Bletchley Park, the site credited with helping the Allies crack secret German codes, has announced a plan to digitise its archive of historical documents, referencing some of key events during World War II.
Bletchley park announced this week that it is working with tech company HP to digitise around 1 million documents, including communication transcripts, communiques, and photographs. Digitising the documents and then making them available online will give users outside of the UK access to the information easily for the first time.
Commenting on the plan, Simon Greenish, Trust Director of Bletchley Park Trust, said that the project would help to preserve and increase access to the fragile materials. “There can be few archives which contain material that had such a profound impact on the world at the time and which is still relevant today,” he said. “The project represents a considerable technical challenge and without the help from HP and the top end technology now in place, this project would not be happening.”

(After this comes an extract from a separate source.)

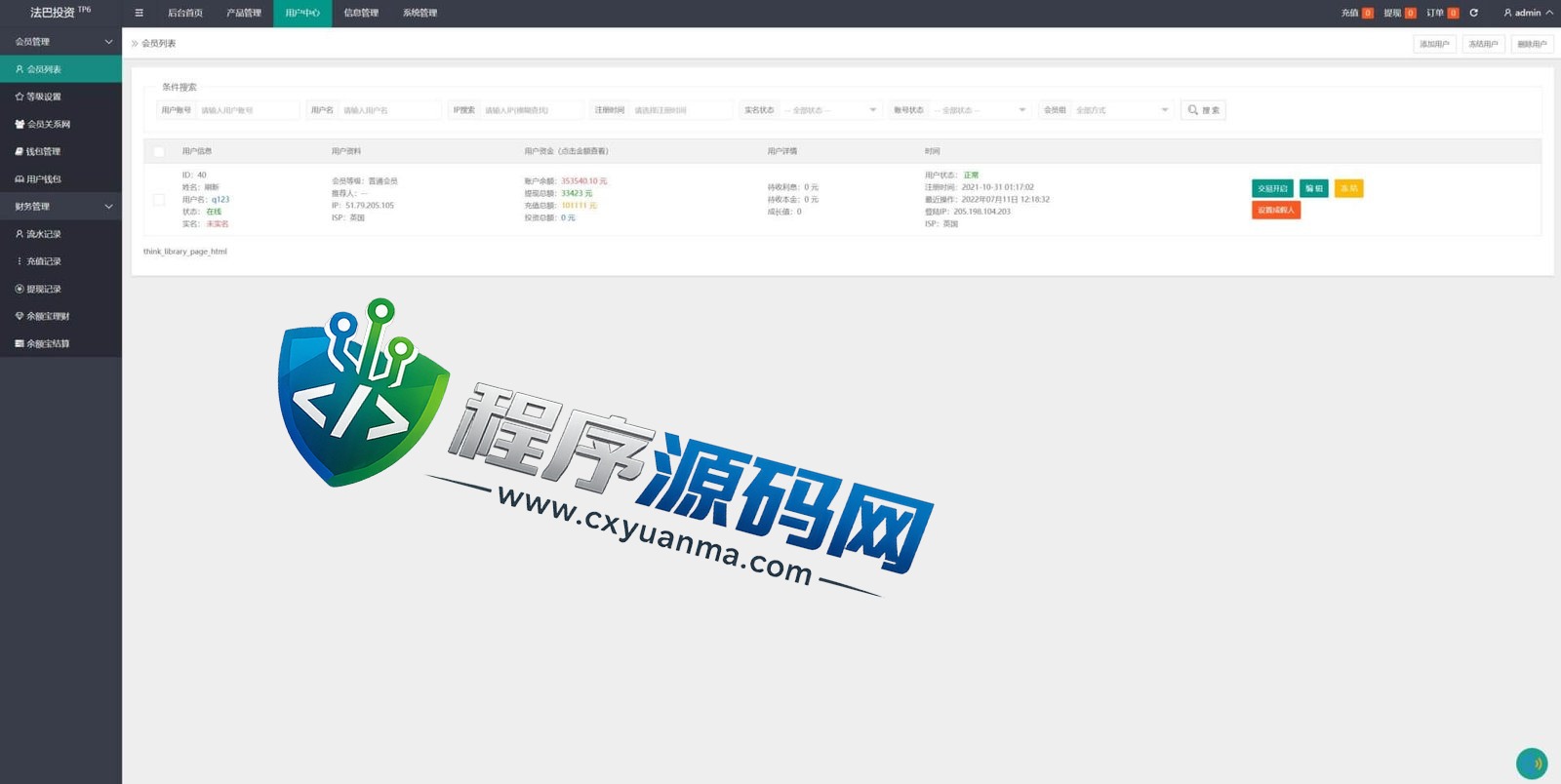 全新优化版八国语言FOREX外汇微盘源码/外汇微交易系统/投资理财源码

Norman Richardson, vice president and general manager, HP Imaging and Printing Group UK, said the the Bletchley Park archive contains documents related to events that defined the outcome of World War II. “Our collaboration with Bletchley Park will not only ensure the preservation of this hugely significant archive but will also allow it to be made accessible and searchable digitally for the first time, untapping the value of this content for the benefit of audiences all over the world,” he said.
But while archivists will welcome plans to preserve the documents, the whole area of digitising information has attracted some controversy relating to which file formats are selected. The use of proprietary formats have been criticised by open source activists for potentially locking-up data which should be freely available. In 2007, the UK’s National Archive ran into problems when it revealed that it had 580TB of data in formats that were no longer commercially supported.
HP was approached for comment on what data formats would be used in the digitisation project but did not respond in time for this article.
During World War II, Bletchley Park was the site of the UK’s main decryption establishment – the Government Code and Cypher School. One of the centre’s greatest achievements was decrypting German Enigma codes to French and British intelligence. The British used this information as the foundation for their own early efforts to decrypt Enigma.
Bletchley Park also houses Colossus – the world’s first semi-programmable computer, which was constructed in order to break the German Enigma ciphers. In September 2009 it was also announced that the Harwell computer – the oldest “original functioning electronic stored program” machine of its kind – would be restored by a group of volunteers on the site.
More recently Bletchley Park played host to a national partnership, designed to encourage the UK local authorities to work together to save £60 million a year across their educational ICT budgets, through the use of open source solutions.